Provided records: Begin

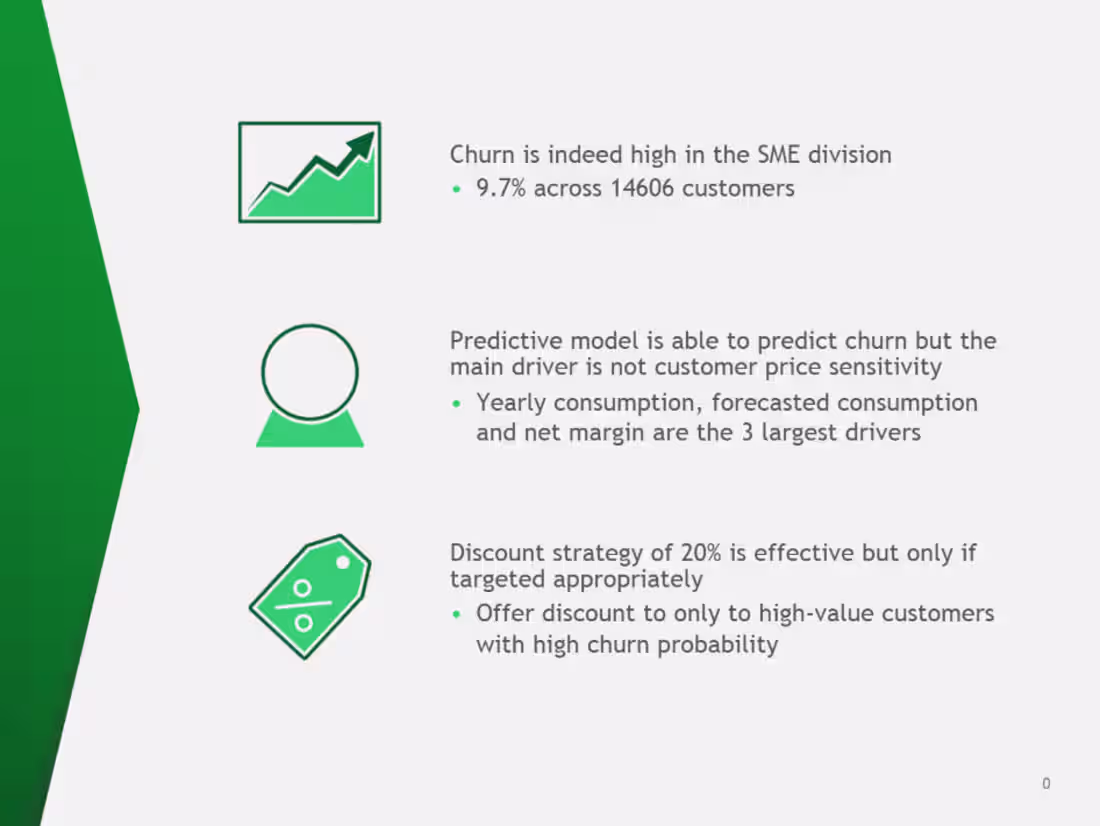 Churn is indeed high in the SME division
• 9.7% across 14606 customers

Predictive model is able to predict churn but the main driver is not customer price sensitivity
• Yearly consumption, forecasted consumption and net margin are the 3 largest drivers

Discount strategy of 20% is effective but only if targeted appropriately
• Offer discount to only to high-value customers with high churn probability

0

Provided records: End
Provided records: Begin

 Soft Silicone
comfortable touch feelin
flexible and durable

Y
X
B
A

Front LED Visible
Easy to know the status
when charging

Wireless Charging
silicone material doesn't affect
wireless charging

Provided records: End

### Prompt:
Looking over the records, find each line with the word "customers" and copy it.

### Exercise answer:
• 9.7% across 14606 customers
• Offer discount to only to high-value customers with high churn probability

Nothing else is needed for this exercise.